── TEXTAUSZUG ──
MK: Ich fand es an sich sehr gut, die Ausstellungen haben mir sehr gefallen und es gab eine schöne Vielfalt. Letztendlich finde ich es wichtig, dass eine Stadt aktiv ist und solche Aktionen ermöglicht. Das belebt die Stadt und macht sie sicherlich auch für Leute von außerhalb attraktiv.

RD: Naja, das Motto „Über das Morgen hinaus“ war natürlich sehr breit gewählt, damit alle Häuser darunter Platz finden. Das ist ja auch verständlich, da (glücklicherweise!) eine solche Bandbreite an Kunstinstitutionen in der Stadt vorhanden ist. Leider birgt das dann auch immer die Gefahr, etwas beliebig zu werden. Ich las gestern noch einen Artikel in der Rheinischen Post in der selbst der Oberbürgermeister vorsichtig das „Profil“ der Quadriennale in Frage gestellt hat.

MK: Aber Themen für Großausstellungen sind immer recht allgemein gefasst, damit sich eben viele verschiedene Positionen darunter zusammenfinden können…

RD: Das sehe ich natürlich schon ein. Aber anstelle von elf Leitbegriffen, wäre ich gerne Beobachterin gewesen, wie alle Häuser sich auf ihre Art mit z.B. nur mit den Begriffen Licht und Luft auseinandergesetzt hätten. Ich glaube selbst zu diesen beiden hätte man sehr viel machen können. Aber das sind jetzt nur Gedankenspiele und im Großen und Ganzen fand ich ein zukunftsorientiertes Motto doch auch gut.
───
── ZEILEN ──
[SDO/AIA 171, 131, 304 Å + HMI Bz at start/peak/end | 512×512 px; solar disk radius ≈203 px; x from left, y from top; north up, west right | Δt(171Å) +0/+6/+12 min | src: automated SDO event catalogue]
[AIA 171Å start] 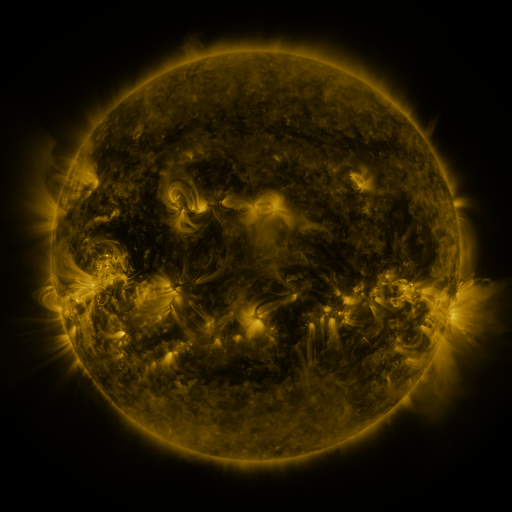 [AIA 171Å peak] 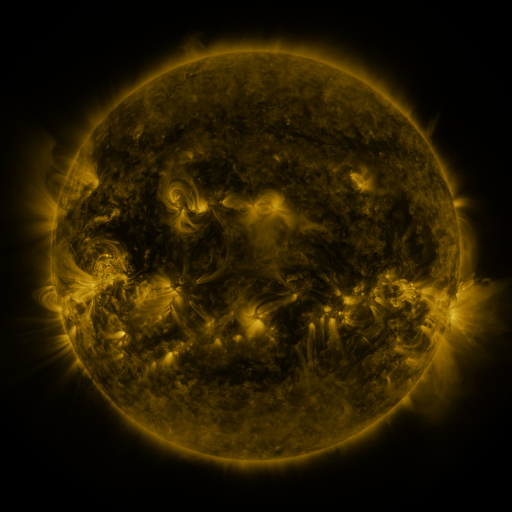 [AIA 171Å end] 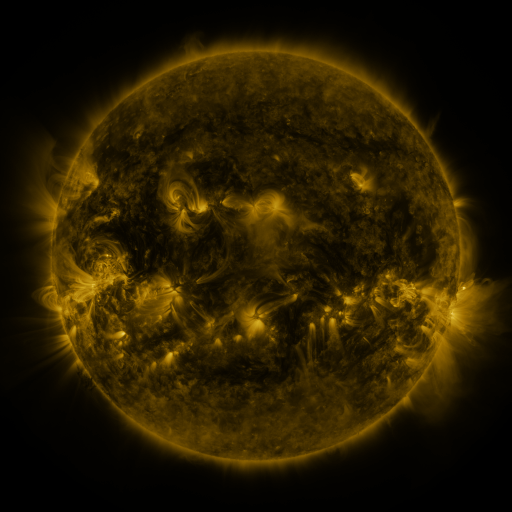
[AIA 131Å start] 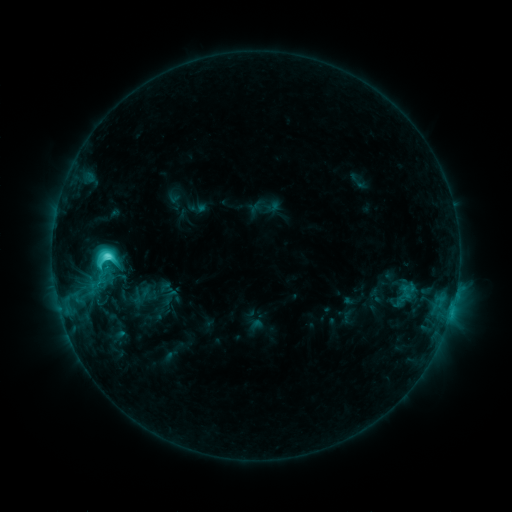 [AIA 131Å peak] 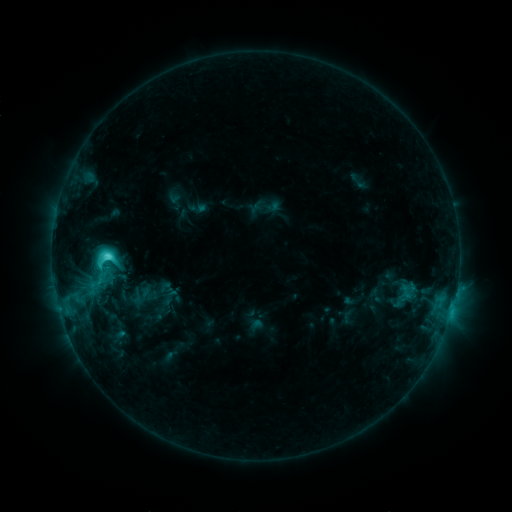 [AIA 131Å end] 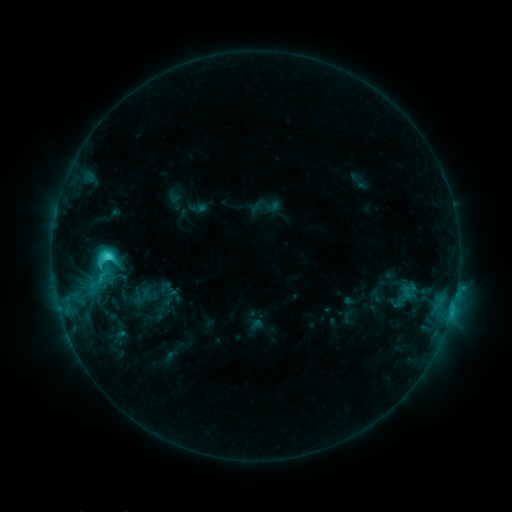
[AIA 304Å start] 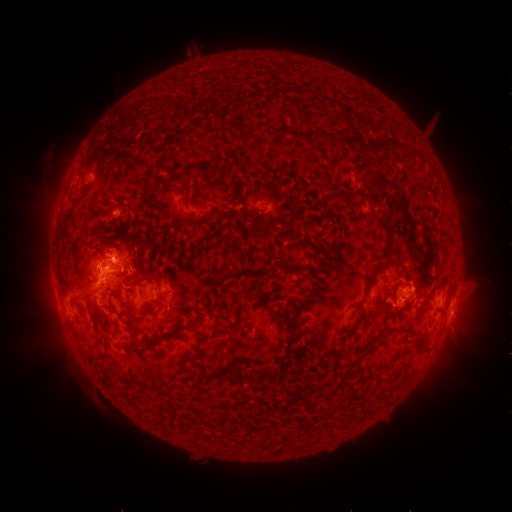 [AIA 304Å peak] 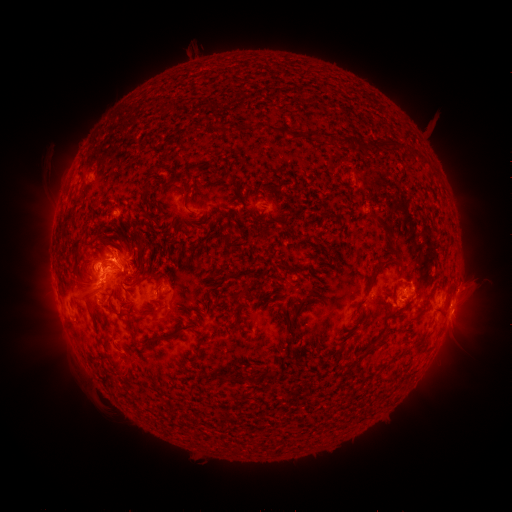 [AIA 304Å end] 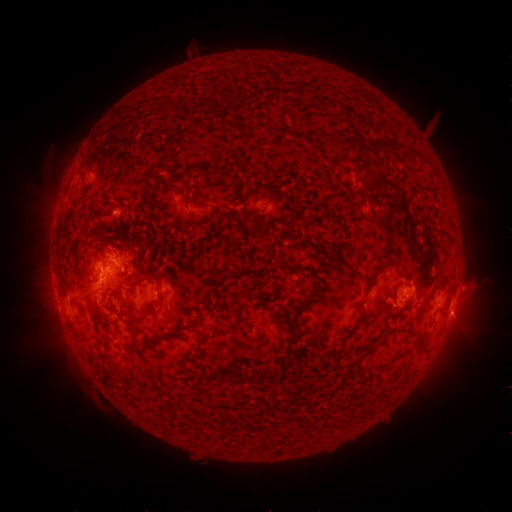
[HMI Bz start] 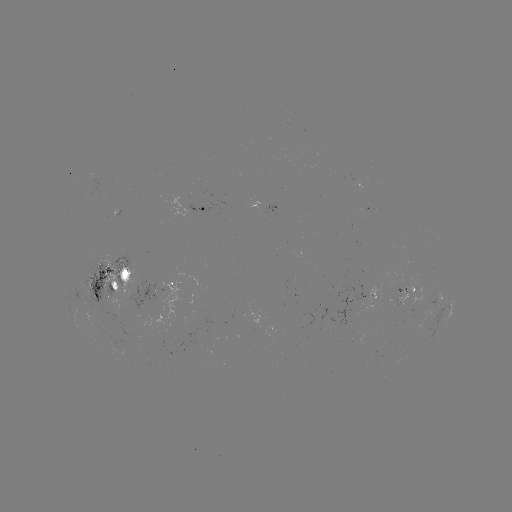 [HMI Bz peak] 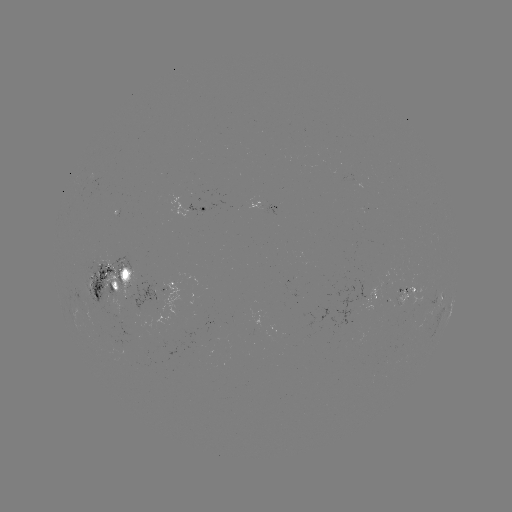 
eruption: (105, 233, 141, 267)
───
▶ **AUFGABE**
Gib den Abschnitt aus dem Gespräch über die Quadriennale zwischen „MK: Aber Themen“ und „doch auch gut.“ einschließlich wieder und ersetze darin „Leitbegriffen“ durch „Stichworten“.

▶ **LÖSUNG**
MK: Aber Themen für Großausstellungen sind immer recht allgemein gefasst, damit sich eben viele verschiedene Positionen darunter zusammenfinden können…

RD: Das sehe ich natürlich schon ein. Aber anstelle von elf Stichworten, wäre ich gerne Beobachterin gewesen, wie alle Häuser sich auf ihre Art mit z.B. nur mit den Begriffen Licht und Luft auseinandergesetzt hätten. Ich glaube selbst zu diesen beiden hätte man sehr viel machen können. Aber das sind jetzt nur Gedankenspiele und im Großen und Ganzen fand ich ein zukunftsorientiertes Motto doch auch gut.